Segment Start: Provided records

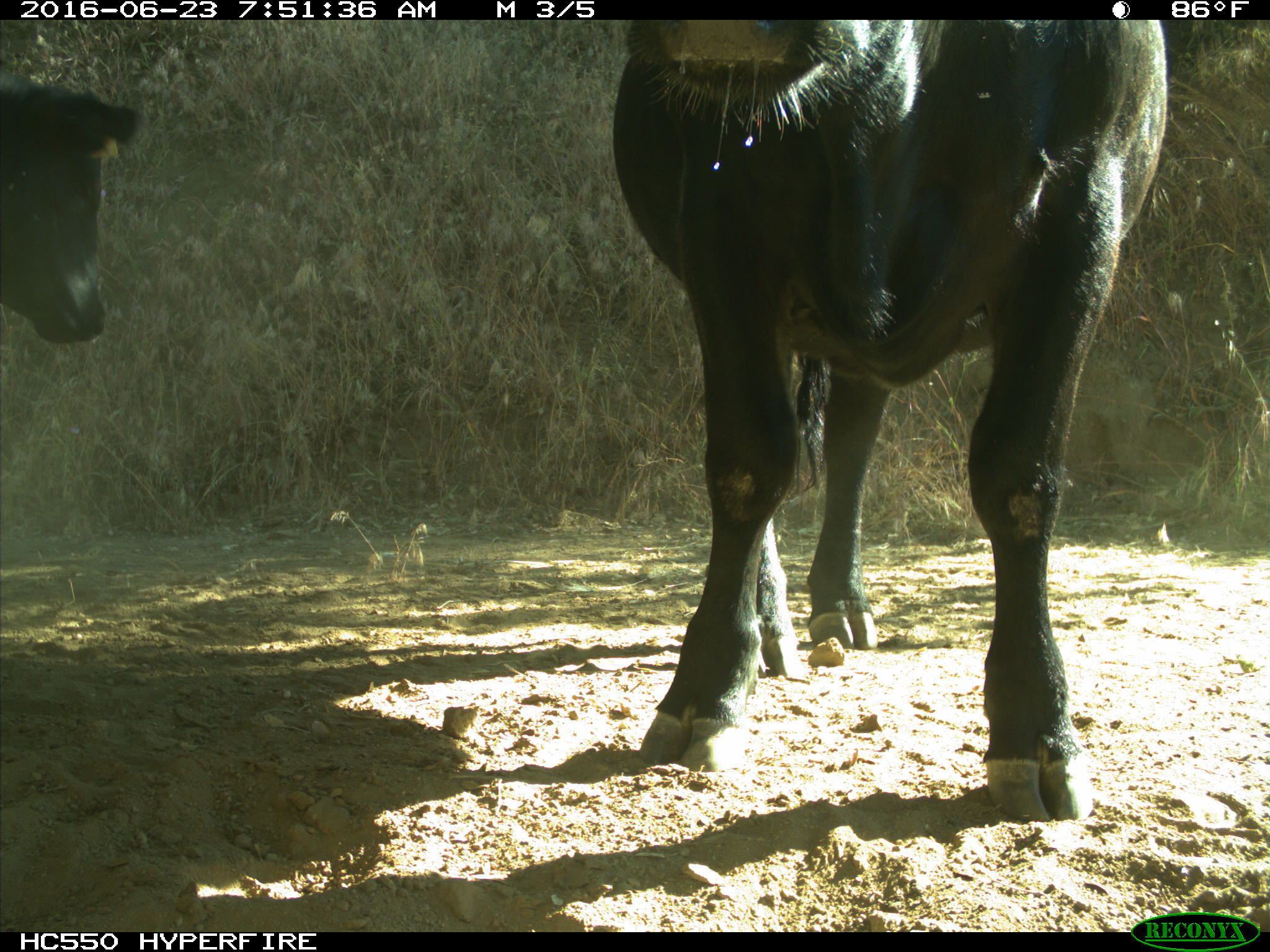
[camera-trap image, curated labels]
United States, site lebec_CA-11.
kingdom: Animalia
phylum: Chordata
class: Mammalia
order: Artiodactyla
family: Bovidae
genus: Bos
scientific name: Bos taurus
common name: domestic cow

Segment End: Provided records

Task directions — Beginning at the line that holds "order: Artiodactyla", write out word for word each line through the end of the records.

Your solution —
order: Artiodactyla
family: Bovidae
genus: Bos
scientific name: Bos taurus
common name: domestic cow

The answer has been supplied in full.